Many of the pseudonyms were picked by the contributors. One woman, saddled with an old-fashioned name, always dreamt of being called "Meadow." Another chose her late grandmother's name because, as she explained, "I think it’s been a while since she rolled over in her grave." Others were chosen to reflect a characteristic in the woman whose story I am sharing. The rest were pulled from baby name Web sites.

Before we go any further, I must add that any embellishments are my own. And any similarity to another person, living or dead, is purely coincidental.
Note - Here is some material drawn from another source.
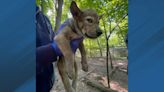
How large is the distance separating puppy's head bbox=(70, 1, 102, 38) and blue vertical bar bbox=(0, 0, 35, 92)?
1.10 ft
As a newspaper and magazine journalist, I've heard some bizarre stories. But nothing compares to what comes out during an evening with girlfriends and a few bottles of wine. My friends and I learned early on to laugh at ourselves in love. We collect anecdotes — I've even been known to write down details I want to remember while my date is in the bathroom.

Like so many women, and as a survivor of countless terrible evenings, I consider myself an expert. I've dated an overweight manic eater who picked fights, and an anaesthetist who really did put me to sleep. I've gone out with a man who carved my name into his arm, and a man who tattooed his own name on his bicep in case he ever forgot it. Every new bad date made me swear off men forever. Until, of course, I was asked out again. Today, my good bad stories are legend among friends and family. "Don't worry," people say as they listen to someone else's recent misadventure, "at least he didn't carve your name into his arm."

Bad dates happen. Every night, another woman returns home reeling from a missed match. Finally, these women will be able to seek succour in the humour of shared experiences when there's no one to call at 2 a.m. Playing with Matches will make you laugh, cry, and thank the dating goddesses that at least it didn't happen to you.